TASK DETAILS.
Transcribe the data exactly. Pictures stay out.

INPUT DATA.
------------------------------------

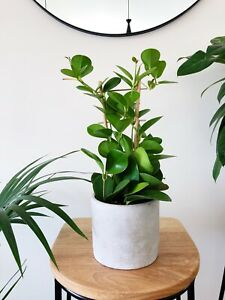 Hoya Australis Indoor Plant For Sale Plants Gumtree Australia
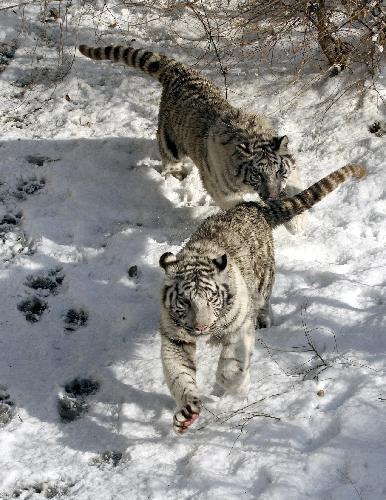 3d white tiger wallpaper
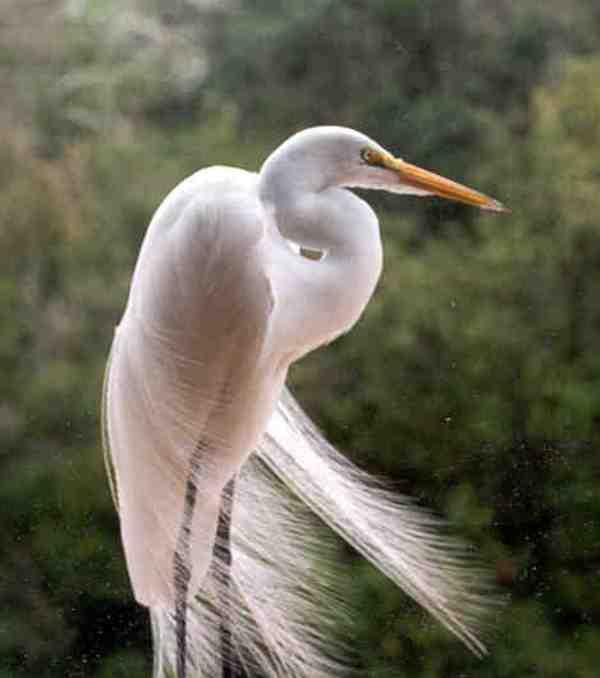 SnowEgret5 - Snowy Egret ...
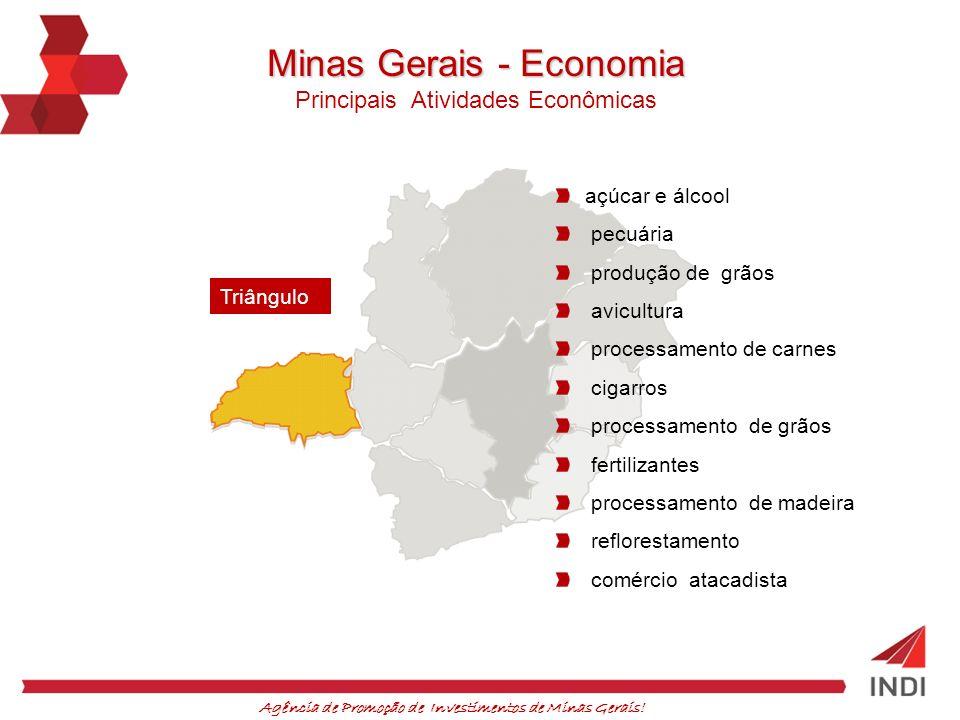 Minas Gerais - Economia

------------------------------------

REPLY TO THE EXERCISE.
 Hoya Australis Indoor Plant For Sale Plants Gumtree Australia
 3d white tiger wallpaper
 SnowEgret5 - Snowy Egret ...
 Minas Gerais - Economia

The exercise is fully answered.